Собрание сочинений в девяти томах. Том 1. Рассказы и сказки. | страница 51
- Это что - винтовка! Вот папа мне еще лошадь привезет. А дома у меня еще есть немецкая каска. Ей-богу, святой истинный крест!
Однако только тогда, когда во дворе появились Колька, Горик и Митейка, мальчик ясно понял, какой драгоценностью он обладает. К винтовке подходили, как к величайшей редкости. Как одолжения, просили дать ее потрогать и подержать в руках. К Шурке подлизывались. Сначала он давал винтовку в руки по первой просьбе. Потом стал позволять только потрогать. Потом стал ломаться.

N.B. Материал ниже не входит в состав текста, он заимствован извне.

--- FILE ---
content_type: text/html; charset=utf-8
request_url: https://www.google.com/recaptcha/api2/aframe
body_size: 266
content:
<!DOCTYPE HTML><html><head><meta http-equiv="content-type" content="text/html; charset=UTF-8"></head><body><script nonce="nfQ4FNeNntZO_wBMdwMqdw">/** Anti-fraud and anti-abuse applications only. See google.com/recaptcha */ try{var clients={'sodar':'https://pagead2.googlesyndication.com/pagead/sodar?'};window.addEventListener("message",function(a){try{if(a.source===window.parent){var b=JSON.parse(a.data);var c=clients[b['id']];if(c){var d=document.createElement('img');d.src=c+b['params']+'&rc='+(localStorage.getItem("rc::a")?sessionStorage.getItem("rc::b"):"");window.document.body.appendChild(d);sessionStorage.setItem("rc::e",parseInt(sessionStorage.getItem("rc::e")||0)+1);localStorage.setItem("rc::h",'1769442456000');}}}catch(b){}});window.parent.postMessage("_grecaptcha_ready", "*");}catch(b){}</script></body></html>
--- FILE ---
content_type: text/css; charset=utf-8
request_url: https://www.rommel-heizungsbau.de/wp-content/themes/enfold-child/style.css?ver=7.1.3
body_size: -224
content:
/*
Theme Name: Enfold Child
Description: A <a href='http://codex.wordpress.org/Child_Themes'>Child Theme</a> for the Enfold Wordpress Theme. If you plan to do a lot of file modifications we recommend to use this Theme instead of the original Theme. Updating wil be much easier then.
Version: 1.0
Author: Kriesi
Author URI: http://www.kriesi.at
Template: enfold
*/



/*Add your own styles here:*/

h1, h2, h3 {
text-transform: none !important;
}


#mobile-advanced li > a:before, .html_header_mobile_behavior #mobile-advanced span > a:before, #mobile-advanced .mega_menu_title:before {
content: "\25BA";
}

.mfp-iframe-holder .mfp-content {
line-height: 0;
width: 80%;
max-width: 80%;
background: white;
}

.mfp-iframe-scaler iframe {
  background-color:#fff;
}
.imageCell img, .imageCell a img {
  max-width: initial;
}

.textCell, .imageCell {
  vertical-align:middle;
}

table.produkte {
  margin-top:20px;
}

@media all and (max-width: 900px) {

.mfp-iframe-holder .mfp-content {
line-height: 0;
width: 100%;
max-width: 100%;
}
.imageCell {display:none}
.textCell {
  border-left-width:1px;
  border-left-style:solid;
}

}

- Шурик, Шурик, дай на минуточку винтовку. Я тут посмотрю одну штучку и сейчас отдам. А? - говорил сладеньким голосом Митейка.
- Нельзя.
- Почему нельзя?
- Потому что нельзя.
- Да почему?
- Да так.
- Да дай! Горику давал, а мне не хочешь?
- Нельзя, говорят! Не хочу!
- Да почему?
- Да так.
- Да дай...
- Не дам.
Потом дворовая компания играла в солдаты, и Шурка был командиром. Командиром его выбрали потому, что командиру не полагается винтовки. Потом из тачки соорудили крепость, играли в сыщика Пинкертона, устроили тир для стрельбы в цель. И во всех этих играх главную роль играла винтовка.
Когда же из гимназии вернулся Жоржик Бибин и сказал Шурке: "Ну, давай винтовку, вот тебе семьдесят копеек, а тридцать получишь завтра", - Шурка схватился обеими руками за ружье, предусмотрительно юркнул в подъезд и оттуда крикнул:
- А этого хочешь?
И показал гимназисту дулю.
- Тю, тю! - затюкали Колька, Горик и Митейка, сыпанув по асфальту в разные стороны, как горох.
- Нашел дурака! За рубль такую вещь! Настоящую винтовку! Немецкую, из которой убить даже можно! Х-орошую! Хи-трый...
День пролетел незаметно.
Вечером Шурка с трудом заснул. Снилась ему война: папа, лошади, пушки, пестрые солдатики и винтовка - главнокомандующий. Несколько раз среди ночи он начинал что-то быстро и невнятно выкрикивать. Разбуженная мать подходила к нему, крестила и поправляла одеяло.
- Набегался, нашалился, а теперь вот...
А виновница всего этого, трофейная немецкая винтовка, косо и тяжело стояла в углу, царапая мушкой обои, как бы терпеливо дожидаясь своего часа.
Конец 1914 г.
ЗЕМЛЯКИ
- Меня бабы любят, - говорил больным молодцеватый солдат с ежовой головой. Он стоял посередине избы. Кроме него, больных было еще трое. Они лежали на нарах, покрытых сухой, трухлявой соломой. Двое равнодушно смотрели в потолок, а третий неподвижно лежал в углу, весь замотанный и закутанный по-бабьи в тряпье. Его знобило.